PROBLEM STATEMENT: Copy out all of the lines below word for word, and leave the pictures out of your copy.

[Records of scene questions]
--------------------

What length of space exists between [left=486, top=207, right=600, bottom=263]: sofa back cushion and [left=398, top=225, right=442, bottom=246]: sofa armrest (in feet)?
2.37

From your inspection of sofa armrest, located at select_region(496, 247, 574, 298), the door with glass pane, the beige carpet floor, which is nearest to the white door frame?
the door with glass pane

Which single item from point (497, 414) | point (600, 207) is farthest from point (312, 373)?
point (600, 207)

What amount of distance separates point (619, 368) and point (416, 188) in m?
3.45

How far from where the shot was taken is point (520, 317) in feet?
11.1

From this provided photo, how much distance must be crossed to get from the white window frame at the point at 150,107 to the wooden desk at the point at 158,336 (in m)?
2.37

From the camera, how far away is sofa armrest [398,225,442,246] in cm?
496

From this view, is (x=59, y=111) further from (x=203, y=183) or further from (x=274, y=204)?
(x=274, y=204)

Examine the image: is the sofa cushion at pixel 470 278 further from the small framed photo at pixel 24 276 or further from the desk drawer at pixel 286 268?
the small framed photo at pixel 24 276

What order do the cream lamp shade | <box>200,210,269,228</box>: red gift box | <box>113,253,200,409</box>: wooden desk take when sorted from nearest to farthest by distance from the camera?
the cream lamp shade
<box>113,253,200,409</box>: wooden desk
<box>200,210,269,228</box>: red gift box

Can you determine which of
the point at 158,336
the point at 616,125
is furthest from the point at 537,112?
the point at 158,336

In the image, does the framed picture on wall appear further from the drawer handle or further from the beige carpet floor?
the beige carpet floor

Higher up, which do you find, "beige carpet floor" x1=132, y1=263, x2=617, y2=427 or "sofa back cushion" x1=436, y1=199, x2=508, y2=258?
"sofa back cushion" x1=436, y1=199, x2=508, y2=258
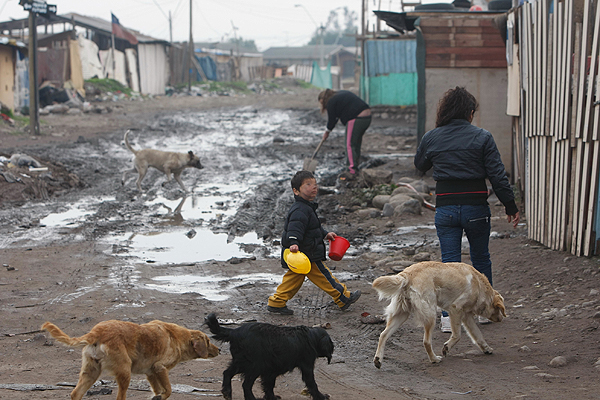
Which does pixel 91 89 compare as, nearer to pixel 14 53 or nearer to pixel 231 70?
pixel 14 53

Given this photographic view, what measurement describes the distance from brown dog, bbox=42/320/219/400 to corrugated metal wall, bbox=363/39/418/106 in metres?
21.1

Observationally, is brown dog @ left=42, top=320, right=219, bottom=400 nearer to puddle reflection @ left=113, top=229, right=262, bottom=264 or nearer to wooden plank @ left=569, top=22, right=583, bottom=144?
puddle reflection @ left=113, top=229, right=262, bottom=264


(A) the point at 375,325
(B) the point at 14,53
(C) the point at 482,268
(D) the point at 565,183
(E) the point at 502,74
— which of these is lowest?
(A) the point at 375,325

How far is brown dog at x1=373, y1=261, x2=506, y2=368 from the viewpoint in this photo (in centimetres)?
421

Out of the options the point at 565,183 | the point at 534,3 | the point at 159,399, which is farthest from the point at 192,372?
the point at 534,3

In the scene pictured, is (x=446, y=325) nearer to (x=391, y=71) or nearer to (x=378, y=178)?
(x=378, y=178)

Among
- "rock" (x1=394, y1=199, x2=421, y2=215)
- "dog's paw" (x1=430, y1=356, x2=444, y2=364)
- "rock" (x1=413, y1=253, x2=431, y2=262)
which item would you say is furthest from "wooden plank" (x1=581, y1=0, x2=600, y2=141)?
"rock" (x1=394, y1=199, x2=421, y2=215)

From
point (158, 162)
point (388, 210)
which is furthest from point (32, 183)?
point (388, 210)

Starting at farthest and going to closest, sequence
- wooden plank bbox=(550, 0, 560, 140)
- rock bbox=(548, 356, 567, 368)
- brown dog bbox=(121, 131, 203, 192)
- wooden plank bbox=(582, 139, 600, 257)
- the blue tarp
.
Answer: the blue tarp, brown dog bbox=(121, 131, 203, 192), wooden plank bbox=(550, 0, 560, 140), wooden plank bbox=(582, 139, 600, 257), rock bbox=(548, 356, 567, 368)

--------------------

EXERCISE RESPONSE:
What length of space exists between [left=486, top=207, right=600, bottom=263]: sofa back cushion and [left=398, top=225, right=442, bottom=246]: sofa armrest (in feet)?
2.37

From your inspection of sofa armrest, located at select_region(496, 247, 574, 298), the door with glass pane, the beige carpet floor, which is nearest to the white door frame?
the door with glass pane

Which single item from point (497, 414) | point (600, 207) is farthest from point (312, 373)?
point (600, 207)

What amount of distance separates point (619, 368) and point (416, 188) in m?
3.45

How far from where the shot was taken is point (520, 317) in feet?
11.1

From this provided photo, how much distance must be crossed to get from the white window frame at the point at 150,107 to the wooden desk at the point at 158,336 (in m)?
2.37

From the camera, how far away is sofa armrest [398,225,442,246] in cm?
496

From this view, is (x=59, y=111) further from (x=203, y=183) or further from (x=274, y=204)?
(x=274, y=204)

Examine the image: is the sofa cushion at pixel 470 278 further from the small framed photo at pixel 24 276 or further from the desk drawer at pixel 286 268?
the small framed photo at pixel 24 276

What order do the cream lamp shade | <box>200,210,269,228</box>: red gift box | <box>113,253,200,409</box>: wooden desk take when sorted from nearest to farthest by distance from the camera?
the cream lamp shade
<box>113,253,200,409</box>: wooden desk
<box>200,210,269,228</box>: red gift box

Can you determine which of
the point at 158,336
the point at 616,125
is furthest from the point at 537,112?
the point at 158,336

In the image, does the framed picture on wall appear further from the drawer handle or further from the beige carpet floor?
the beige carpet floor

Higher up, which do you find, "beige carpet floor" x1=132, y1=263, x2=617, y2=427 or "sofa back cushion" x1=436, y1=199, x2=508, y2=258?
"sofa back cushion" x1=436, y1=199, x2=508, y2=258
Which does pixel 91 89 compare as, nearer to pixel 14 53 or nearer to pixel 231 70?
pixel 14 53

Given this photographic view, what measurement describes the distance from brown dog, bbox=42/320/219/400 to corrugated metal wall, bbox=363/39/418/106 in metres?
21.1

Observationally, is brown dog @ left=42, top=320, right=219, bottom=400 nearer to puddle reflection @ left=113, top=229, right=262, bottom=264 or nearer to wooden plank @ left=569, top=22, right=583, bottom=144?
puddle reflection @ left=113, top=229, right=262, bottom=264


(A) the point at 375,325
(B) the point at 14,53
(C) the point at 482,268
(D) the point at 565,183
(E) the point at 502,74
— which of these is lowest?
(A) the point at 375,325

How far is brown dog at x1=373, y1=261, x2=506, y2=368 from the viewpoint in this photo (in centimetres)?
421

Out of the options the point at 565,183 | the point at 534,3 | the point at 159,399, which is farthest from the point at 192,372?
the point at 534,3

In the scene pictured, is (x=446, y=325) nearer to (x=391, y=71) or nearer to (x=378, y=178)?
(x=378, y=178)

Among
- "rock" (x1=394, y1=199, x2=421, y2=215)
- "dog's paw" (x1=430, y1=356, x2=444, y2=364)
- "rock" (x1=413, y1=253, x2=431, y2=262)
which item would you say is furthest from "wooden plank" (x1=581, y1=0, x2=600, y2=141)?
"rock" (x1=394, y1=199, x2=421, y2=215)

From
point (158, 162)
point (388, 210)
which is furthest from point (32, 183)?
point (388, 210)

Starting at farthest and going to closest, sequence
- wooden plank bbox=(550, 0, 560, 140)
- rock bbox=(548, 356, 567, 368)
- brown dog bbox=(121, 131, 203, 192)
- wooden plank bbox=(582, 139, 600, 257)
- the blue tarp
.
Answer: the blue tarp, brown dog bbox=(121, 131, 203, 192), wooden plank bbox=(550, 0, 560, 140), wooden plank bbox=(582, 139, 600, 257), rock bbox=(548, 356, 567, 368)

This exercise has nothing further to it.